1901 Cleveland and 1952 Colson


----------



## Blue Streak (Jul 23, 2019)

Oldest - Circa 1869-70 Velocipede (maker unknown




Newest - Circa 1905 _Pennsylvania _by Roth Cycle Works (Erie PA


----------



## TR6SC (Jul 23, 2019)

Old, 1881 Columbia Standard. This is an open head ordinary. 







The spoke nipple at the rim had not yet been figured out.



Early mushroom mounting step.



New. 1965 Raleigh DL1. This bike goes back to the early days of the twentieth century. 
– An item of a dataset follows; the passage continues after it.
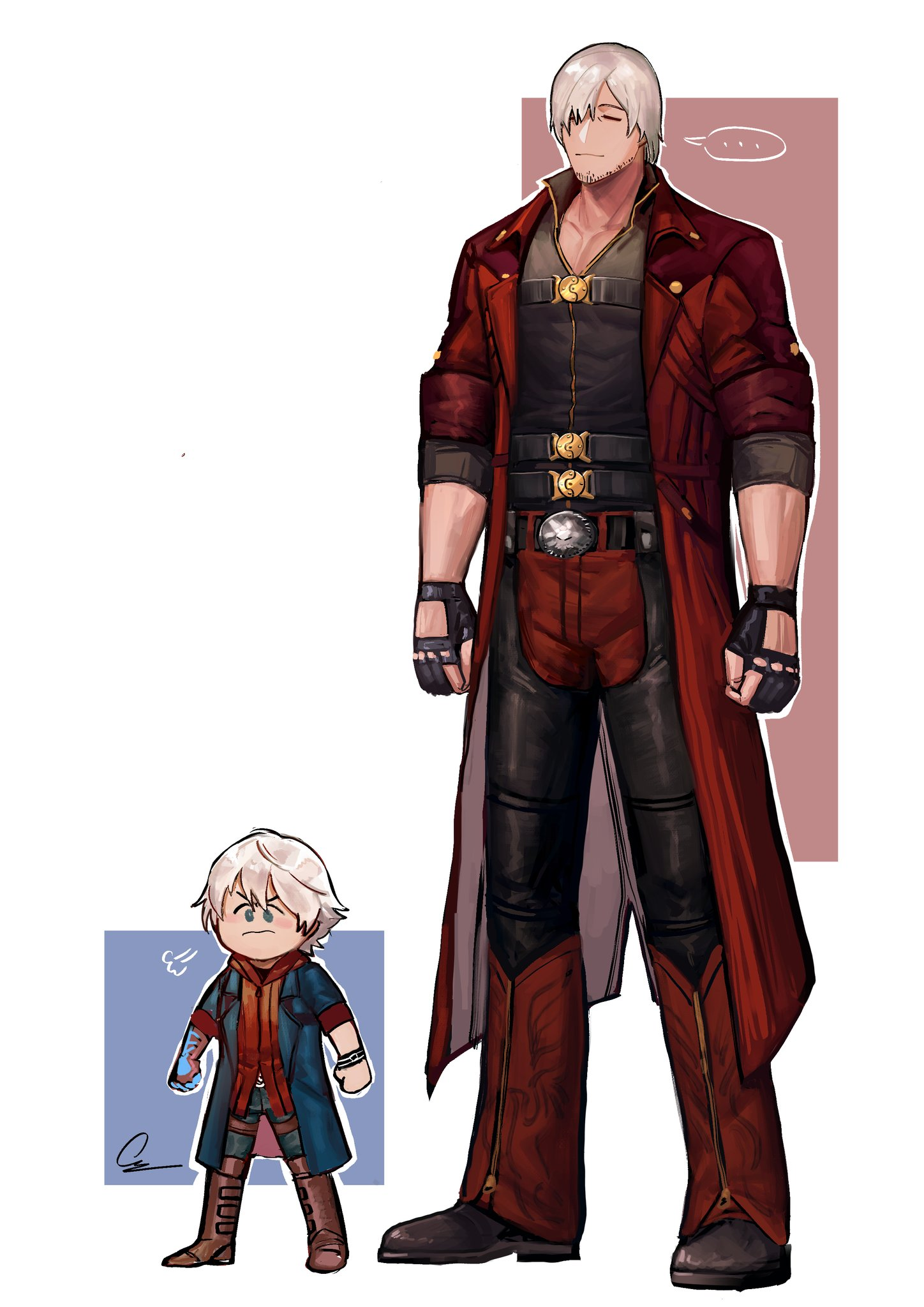 dante and small nero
The Chinese have copied this British icon and the have produced more bikes than Toyota and Honda cars combined. The Chinese version in called the Flying Pigeon. 




It's got rod actuated brakes and 3-speeds. It's a wonderful ride.


----------



## 49autocycledeluxe (Jul 23, 2019)

1946 Schwinn DX and a 60 Schwinn _RACER. _

_

_


----------



## Hobo Bill (Jul 27, 2019)

61 corvette 5-speed purchased new for a paper route oldest is a 1897 eldredge special


----------



## Bill in Bama (Jul 27, 2019)

Hobo Bill said:


> 61 corvette 5-speed purchased new for a paper route oldest is a 1897 eldredge special
> 
> View attachment 1036675
> 
> View attachment 1036676



You have had that bike since new??? Dang! Way to hang on to a bike!


----------



## piercer_99 (Jul 27, 2019)

my newest is actually my oldest, well as in that I bought it new when I got out of high school in 1978, and there is not much stock about it now.

1978 Huffy Good Vibrations (could be the only one of it's kind rolling on Lobdell hoops and New Departure hubs.




it looked like this when I got it 41 years ago.




Now the Huffy isn't really a collectible bicycle, it just has a permanent spot because I still have it, and it has been stole twice, only to come back home both times.

The newest collectible would be my 1963 Otasco Flying O Lancer.







then my actual oldest in age is either my 1929 Westfield GJ-1 Roadster or my 1920's Pierce BR Amateur Sprint Racer, as it is really hard to nail down a date the Pierce's, it is what it is.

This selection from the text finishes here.